今まで本当のナルミの姿ではなく、ナルミが持つ望まない力しか見ていなかった自分を。
そして、それなのにナルミと友達面していた自分に対する怒りの感情が込み上げてきた。

「大丈夫ですよ。」

落胆する彼の肩に手を置いたのは、自らの間違いを気付かせてくれた妹である。

「先生は優しい方です。きちんと謝ったらきっと許してくれるはずです。」

彼女の言葉は優しく、何よりナルミを信じていた。

「そう…か。」

「はい。ではお兄様、もう行きましょう。もうはじまっているはずです。」

そう言ってゼノアの手を引くシルバ。
心からナルミを信頼しているシルバの姿を見てゼノアはこれからの自分の在り方を正さねばならないと心に固く誓った。

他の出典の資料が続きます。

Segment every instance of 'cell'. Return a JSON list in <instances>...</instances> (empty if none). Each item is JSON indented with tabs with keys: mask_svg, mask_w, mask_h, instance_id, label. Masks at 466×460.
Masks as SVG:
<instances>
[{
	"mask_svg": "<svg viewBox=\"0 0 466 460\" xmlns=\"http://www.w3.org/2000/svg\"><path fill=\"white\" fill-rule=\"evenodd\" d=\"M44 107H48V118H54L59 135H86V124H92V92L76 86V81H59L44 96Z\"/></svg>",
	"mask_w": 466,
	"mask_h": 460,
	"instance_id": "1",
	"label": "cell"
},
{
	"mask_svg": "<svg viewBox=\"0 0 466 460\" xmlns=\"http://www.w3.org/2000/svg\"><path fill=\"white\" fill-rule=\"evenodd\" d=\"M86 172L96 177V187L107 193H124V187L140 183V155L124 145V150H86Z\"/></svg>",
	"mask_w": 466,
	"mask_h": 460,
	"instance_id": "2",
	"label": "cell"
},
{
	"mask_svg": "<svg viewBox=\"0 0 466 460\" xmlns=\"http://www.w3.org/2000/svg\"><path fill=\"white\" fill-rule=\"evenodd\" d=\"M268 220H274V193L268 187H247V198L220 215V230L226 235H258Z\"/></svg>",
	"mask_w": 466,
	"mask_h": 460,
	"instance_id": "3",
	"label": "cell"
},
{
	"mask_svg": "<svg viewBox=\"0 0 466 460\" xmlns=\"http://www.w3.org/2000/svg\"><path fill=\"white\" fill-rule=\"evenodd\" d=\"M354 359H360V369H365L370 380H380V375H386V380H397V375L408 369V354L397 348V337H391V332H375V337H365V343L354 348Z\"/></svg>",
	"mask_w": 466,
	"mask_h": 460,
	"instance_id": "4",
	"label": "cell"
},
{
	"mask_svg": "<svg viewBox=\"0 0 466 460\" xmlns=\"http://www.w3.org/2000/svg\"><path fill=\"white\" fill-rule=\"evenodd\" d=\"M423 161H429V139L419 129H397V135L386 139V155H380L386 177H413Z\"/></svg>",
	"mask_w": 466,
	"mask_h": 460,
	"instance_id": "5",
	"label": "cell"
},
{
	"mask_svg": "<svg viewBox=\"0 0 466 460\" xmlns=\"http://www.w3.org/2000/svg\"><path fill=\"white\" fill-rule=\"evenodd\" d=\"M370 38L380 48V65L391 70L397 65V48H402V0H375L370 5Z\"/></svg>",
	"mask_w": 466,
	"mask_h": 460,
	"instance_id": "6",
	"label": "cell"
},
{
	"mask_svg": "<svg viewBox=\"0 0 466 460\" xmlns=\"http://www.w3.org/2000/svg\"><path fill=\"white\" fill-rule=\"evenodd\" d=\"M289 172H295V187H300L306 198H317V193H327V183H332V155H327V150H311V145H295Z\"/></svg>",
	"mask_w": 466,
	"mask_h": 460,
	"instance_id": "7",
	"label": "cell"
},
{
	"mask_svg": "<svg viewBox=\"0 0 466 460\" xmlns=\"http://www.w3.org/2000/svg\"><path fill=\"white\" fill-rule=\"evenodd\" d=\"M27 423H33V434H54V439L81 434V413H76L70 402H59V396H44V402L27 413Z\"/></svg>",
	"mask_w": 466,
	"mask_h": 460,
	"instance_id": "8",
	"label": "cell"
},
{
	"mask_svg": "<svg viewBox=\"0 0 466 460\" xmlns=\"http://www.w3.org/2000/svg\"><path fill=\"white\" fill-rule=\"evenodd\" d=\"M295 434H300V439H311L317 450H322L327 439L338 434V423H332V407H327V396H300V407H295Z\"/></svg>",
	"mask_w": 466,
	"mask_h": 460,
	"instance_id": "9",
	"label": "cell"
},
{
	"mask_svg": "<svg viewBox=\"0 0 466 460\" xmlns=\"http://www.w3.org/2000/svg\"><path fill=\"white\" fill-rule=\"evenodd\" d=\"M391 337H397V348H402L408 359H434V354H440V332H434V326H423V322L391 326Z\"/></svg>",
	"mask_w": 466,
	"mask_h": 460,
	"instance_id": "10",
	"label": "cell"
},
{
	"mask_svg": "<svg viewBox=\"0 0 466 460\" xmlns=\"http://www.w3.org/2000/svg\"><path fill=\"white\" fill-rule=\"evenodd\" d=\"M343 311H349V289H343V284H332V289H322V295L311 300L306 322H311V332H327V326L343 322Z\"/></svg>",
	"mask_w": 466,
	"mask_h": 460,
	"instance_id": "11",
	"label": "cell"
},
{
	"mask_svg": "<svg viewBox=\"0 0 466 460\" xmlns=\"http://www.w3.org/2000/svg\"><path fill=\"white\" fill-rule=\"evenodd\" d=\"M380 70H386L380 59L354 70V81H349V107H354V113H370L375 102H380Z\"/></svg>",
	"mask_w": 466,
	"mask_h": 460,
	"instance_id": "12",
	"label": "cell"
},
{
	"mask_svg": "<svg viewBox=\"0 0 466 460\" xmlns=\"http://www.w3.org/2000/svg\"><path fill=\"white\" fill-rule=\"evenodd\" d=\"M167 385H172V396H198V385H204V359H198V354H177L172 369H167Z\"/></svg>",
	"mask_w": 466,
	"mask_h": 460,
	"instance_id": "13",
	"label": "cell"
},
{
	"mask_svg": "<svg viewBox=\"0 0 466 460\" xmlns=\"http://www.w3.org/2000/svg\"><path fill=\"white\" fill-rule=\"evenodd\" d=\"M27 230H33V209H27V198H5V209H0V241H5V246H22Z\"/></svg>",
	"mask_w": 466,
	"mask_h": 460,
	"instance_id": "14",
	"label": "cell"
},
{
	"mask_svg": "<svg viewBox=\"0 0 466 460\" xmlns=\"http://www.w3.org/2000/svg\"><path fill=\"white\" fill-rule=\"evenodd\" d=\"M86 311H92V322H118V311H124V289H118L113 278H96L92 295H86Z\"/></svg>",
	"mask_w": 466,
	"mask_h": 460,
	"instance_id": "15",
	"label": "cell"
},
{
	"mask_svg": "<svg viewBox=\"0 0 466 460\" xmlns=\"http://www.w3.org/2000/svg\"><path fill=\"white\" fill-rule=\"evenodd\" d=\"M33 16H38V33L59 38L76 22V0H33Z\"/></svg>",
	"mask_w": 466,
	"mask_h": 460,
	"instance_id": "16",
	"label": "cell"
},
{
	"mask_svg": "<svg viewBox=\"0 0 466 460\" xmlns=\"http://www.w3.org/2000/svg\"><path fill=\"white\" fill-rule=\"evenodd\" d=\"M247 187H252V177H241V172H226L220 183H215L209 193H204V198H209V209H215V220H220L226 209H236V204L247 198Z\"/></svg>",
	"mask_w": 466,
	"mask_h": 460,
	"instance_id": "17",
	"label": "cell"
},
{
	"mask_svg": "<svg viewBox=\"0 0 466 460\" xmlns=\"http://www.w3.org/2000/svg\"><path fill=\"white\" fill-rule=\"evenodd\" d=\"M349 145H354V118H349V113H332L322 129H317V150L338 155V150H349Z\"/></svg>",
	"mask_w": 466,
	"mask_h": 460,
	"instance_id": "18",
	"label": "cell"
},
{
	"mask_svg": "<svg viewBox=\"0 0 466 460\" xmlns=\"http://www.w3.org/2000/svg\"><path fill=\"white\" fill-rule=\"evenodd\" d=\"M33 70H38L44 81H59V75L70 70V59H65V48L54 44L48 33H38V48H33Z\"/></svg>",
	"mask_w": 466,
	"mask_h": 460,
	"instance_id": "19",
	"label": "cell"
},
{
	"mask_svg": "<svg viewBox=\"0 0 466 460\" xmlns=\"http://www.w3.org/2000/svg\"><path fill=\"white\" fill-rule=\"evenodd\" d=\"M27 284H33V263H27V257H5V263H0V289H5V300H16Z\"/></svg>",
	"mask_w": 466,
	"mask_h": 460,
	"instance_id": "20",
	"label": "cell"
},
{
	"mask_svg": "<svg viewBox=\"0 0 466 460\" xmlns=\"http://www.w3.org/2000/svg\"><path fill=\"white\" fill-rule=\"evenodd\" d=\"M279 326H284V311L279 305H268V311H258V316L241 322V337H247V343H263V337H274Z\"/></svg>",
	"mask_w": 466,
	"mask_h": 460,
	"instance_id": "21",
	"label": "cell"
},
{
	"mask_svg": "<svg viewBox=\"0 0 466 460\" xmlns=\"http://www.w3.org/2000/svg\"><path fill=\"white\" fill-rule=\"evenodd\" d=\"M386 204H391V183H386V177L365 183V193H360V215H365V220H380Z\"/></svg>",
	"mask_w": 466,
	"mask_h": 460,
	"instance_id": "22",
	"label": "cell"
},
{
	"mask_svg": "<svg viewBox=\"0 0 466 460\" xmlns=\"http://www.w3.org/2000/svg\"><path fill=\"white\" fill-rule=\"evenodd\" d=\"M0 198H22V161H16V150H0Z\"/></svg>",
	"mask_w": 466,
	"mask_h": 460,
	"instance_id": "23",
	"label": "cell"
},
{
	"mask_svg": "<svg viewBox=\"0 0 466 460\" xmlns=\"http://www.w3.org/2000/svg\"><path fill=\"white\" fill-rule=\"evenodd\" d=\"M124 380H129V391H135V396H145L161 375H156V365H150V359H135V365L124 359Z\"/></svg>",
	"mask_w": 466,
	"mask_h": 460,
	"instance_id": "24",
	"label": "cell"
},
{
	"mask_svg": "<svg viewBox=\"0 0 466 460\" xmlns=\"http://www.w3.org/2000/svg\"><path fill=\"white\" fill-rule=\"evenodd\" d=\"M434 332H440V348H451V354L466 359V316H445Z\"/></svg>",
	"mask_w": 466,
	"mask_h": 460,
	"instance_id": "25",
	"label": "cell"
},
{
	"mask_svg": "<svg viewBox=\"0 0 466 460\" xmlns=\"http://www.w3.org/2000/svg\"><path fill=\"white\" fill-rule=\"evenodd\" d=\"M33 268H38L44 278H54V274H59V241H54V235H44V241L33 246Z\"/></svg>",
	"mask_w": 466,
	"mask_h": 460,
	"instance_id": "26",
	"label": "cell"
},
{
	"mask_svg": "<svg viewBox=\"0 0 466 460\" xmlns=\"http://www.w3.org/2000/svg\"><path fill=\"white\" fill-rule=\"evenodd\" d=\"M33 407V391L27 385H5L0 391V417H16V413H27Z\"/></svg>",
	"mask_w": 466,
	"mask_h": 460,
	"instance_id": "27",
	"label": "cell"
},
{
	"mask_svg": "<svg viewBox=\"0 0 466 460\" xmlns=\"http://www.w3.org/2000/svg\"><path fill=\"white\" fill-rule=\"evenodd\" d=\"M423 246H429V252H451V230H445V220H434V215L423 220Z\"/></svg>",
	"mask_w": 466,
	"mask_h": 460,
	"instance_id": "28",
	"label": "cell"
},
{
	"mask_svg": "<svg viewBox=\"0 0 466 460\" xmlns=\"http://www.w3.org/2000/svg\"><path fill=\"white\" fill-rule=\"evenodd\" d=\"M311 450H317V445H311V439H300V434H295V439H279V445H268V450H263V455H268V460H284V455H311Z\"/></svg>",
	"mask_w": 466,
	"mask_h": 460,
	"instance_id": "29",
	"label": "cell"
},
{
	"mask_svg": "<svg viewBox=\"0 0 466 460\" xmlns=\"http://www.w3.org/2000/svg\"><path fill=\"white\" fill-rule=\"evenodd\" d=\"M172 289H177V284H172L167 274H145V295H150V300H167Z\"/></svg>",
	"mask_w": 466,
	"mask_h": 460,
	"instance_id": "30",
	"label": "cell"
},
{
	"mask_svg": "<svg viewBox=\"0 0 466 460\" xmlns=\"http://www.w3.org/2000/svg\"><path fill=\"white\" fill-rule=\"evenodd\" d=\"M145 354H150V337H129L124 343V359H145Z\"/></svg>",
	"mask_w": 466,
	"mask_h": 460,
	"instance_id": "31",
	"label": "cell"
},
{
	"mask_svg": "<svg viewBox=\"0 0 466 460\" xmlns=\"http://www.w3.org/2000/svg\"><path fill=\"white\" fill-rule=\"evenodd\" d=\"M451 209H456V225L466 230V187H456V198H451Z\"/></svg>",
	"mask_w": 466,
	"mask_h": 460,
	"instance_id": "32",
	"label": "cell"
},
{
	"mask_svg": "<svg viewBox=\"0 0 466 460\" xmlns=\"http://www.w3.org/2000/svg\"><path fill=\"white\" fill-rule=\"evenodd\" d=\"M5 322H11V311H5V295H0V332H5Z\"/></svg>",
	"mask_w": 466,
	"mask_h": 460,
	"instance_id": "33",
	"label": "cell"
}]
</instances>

「あ、お兄様。さっきの先生の過去の話し、ご内密にお願いしますね。先生にも、私が言った事は言わないでください。」

「ああ、わかった。」

そして自分の妹が、ナルミにそこまで秘密を打ち明けられる程に信頼されていると思い、なんだか誇らしくなっていた。

まぁ、現実は犯罪による盗み聞きの情報なのだが…

知らぬが仏である。


**********☆


二人が中庭へと着いた時、そこには彼らの知っている中庭は無かった。

大地は粉砕されて土がめくれあがっていて、綺麗に整えられていたはずの草花は、乱雑に切り刻まれていた。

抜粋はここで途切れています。